After six and a half long, weeks, I finally finished Franzen's Freedom, a novel I have been awaiting ever since I read the last line of The Corrections. I am normally a fast reader, and expected to have the book devoured in a matter of days. I even contemplated taking a day off of work to get a large chunk of it done. And yet I read slow. I told myself that I worked two jobs and didn't have time to read. True. I told myself I wanted to savor the book, not let it go before the wait for a new tome began. Also true. I secretly worried that I was not liking the book. But that was not true because it was all I could think about, talk about, post about on Facebook. ("Kelly really has a fancy for this Franzen fellow," I could hear my mother say.) And even knowing all of this, I still read slow. I felt like one of those movie situations where the main character finally gets the girl of his dreams in bed and cannot perform. Here I was, curled up in bed with the sexiest of all sexies, a great writer, and all I wanted to do was to go to sleep. This was a man I journeyed miles and miles to see, who made me swoon with his sentence structure, who was a damn Simpson character! What was happening?

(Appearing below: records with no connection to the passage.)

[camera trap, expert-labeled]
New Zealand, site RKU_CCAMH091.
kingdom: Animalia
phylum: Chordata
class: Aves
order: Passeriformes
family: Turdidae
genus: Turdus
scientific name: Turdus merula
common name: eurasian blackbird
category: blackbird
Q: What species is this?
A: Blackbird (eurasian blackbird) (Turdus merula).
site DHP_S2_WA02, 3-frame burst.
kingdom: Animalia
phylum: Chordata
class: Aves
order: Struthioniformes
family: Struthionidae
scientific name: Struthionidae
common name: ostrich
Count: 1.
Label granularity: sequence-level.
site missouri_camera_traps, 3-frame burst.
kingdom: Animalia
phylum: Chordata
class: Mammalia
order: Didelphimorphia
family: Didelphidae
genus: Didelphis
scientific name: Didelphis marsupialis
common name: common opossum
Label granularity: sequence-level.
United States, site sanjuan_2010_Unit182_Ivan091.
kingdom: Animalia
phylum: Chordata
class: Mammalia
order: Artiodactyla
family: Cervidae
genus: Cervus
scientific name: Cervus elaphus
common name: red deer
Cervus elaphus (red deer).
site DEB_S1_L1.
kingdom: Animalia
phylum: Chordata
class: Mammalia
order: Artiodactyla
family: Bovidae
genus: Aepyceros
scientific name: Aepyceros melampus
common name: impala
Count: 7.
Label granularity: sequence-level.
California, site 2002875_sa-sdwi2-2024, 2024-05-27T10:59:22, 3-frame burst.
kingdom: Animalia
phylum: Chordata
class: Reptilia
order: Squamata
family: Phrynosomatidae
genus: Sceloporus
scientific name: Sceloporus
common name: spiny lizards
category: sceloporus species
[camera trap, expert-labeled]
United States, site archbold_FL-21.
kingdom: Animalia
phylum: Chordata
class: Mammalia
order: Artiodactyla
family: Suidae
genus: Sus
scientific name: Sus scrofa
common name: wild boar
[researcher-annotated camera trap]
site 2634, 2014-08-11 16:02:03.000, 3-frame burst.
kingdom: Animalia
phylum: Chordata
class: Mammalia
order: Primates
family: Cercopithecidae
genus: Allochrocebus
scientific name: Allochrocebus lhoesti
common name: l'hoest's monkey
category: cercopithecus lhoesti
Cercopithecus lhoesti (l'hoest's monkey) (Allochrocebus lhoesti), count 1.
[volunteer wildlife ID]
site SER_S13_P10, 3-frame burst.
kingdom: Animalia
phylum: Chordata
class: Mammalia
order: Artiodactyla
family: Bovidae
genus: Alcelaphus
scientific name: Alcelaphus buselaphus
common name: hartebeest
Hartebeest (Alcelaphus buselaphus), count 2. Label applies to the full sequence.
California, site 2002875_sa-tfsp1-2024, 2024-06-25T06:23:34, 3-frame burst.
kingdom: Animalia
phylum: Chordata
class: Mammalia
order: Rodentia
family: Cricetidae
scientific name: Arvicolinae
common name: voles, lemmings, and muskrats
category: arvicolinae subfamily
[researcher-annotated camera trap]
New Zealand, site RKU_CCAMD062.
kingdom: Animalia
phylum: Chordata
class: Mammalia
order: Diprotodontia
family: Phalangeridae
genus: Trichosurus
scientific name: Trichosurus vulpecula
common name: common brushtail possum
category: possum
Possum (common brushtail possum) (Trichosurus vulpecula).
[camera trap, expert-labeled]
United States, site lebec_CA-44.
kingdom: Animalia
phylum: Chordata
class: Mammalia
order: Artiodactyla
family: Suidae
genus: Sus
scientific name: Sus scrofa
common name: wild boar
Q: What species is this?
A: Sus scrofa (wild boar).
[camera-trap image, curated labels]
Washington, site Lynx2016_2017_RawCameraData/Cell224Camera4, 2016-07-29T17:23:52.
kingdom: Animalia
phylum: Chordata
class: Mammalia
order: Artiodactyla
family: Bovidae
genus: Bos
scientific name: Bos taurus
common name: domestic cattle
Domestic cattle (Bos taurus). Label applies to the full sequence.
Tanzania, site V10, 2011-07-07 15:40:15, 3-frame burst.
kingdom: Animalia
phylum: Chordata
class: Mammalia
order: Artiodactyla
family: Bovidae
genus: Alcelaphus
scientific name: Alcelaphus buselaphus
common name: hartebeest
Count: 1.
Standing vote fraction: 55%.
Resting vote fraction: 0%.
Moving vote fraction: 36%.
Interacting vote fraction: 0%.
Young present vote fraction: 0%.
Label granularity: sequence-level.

And the truth, much like a shocking change in a Franzen novel, came at me simple and shocking: I am getting old and cannot read like a 20-year-old anymore. Gone are the days of 5am finishes. No longer can I sneak a book into a meeting, a line, in bed. Reading is an active experience, and it requires all of my focus. And I realize that, unlike a sprinter, I am in this for the long-haul. I want to be a careful reader, an attentive reader, and that cannot come with speed. So, Freedom took me 7 weeks to read.
With this knowledge comes the realization that I cannot read everything I want to. Picking a book is no longer a casual fancy. I need to choose wisely. Which brings me to my point: Slow reading means putting a book down that I am not devoted to. I have to quit. Whereas I could never fathom putting down a novel I started years ago(What if I miss something? what if I am not getting it?), I now routinely leave works unfinished. When do I decide to quit? This is where I suffer the most anguish. I once heard, from Oprah I believe, that if one is 50 pages into the book and not in love, it is time to stop. While 50 pages is a significant amount of pages, I am not sure a hard and fast number of pages is a wise indicator of when to stop. A work like Freedom is near 600 pages, and a 50 page chunk is only a taste of the whole. Quitting after 50 pages of that work is an insult.
I quit Nicole Strauss' The History of Love after 70 pages. While Strauss got the brunt of my post-Freedom depression, I knew, almost from the first page, that Love was not for me. While Strauss' self-conscious, self-reflecting style (call it post-post-modern) often opens itself up for pure emotion, it leaves me feeling manipulated, guilty. I suspected this before I began the book, and knew it as soon as I started the novel. So I put it down. On to the next one.
But, still afraid I was missing out, I gave it to a friend, whose opinion I trust, and asked her to read it and let me know what happened. Maybe this is a way to ease my guilt. Quitting is never an easy thing.